_AUFGABENSTELLUNG_: Transkribieren Sie sämtliche nachstehenden Einträge zeilengetreu. Die Bilder sind dabei auszulassen.

• • • • • • •

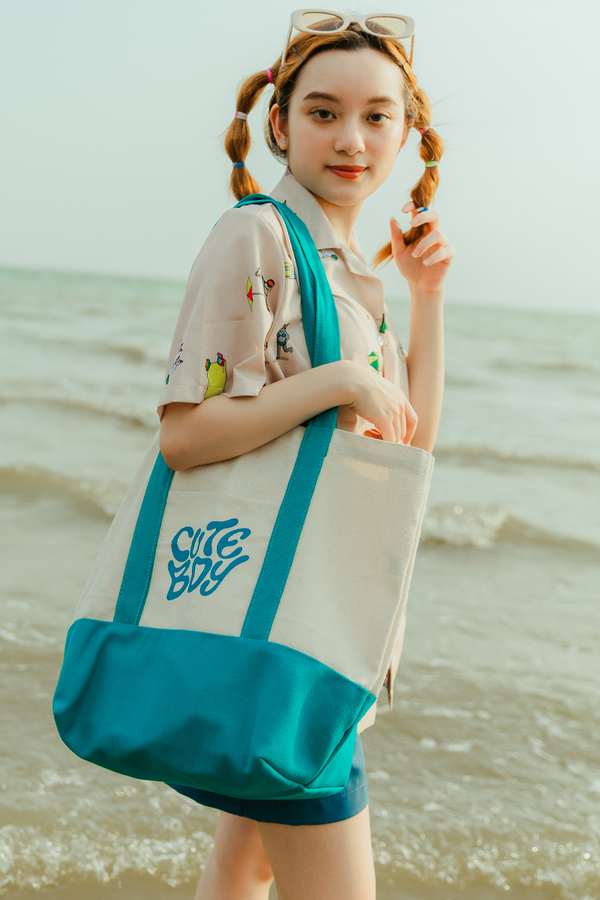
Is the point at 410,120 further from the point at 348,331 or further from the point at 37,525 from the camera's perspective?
the point at 37,525

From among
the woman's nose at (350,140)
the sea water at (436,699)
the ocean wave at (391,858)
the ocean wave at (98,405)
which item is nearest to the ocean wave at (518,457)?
the sea water at (436,699)

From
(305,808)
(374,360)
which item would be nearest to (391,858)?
(305,808)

• • • • • • •

_LÖSUNG_:
Is the point at 410,120 further from the point at 348,331 or further from the point at 37,525 from the camera's perspective?
the point at 37,525

From among
the woman's nose at (350,140)
the sea water at (436,699)
the ocean wave at (391,858)
the ocean wave at (98,405)
which item is nearest to the ocean wave at (518,457)?
the sea water at (436,699)

From
(305,808)
(374,360)
which item would be nearest to (391,858)?
(305,808)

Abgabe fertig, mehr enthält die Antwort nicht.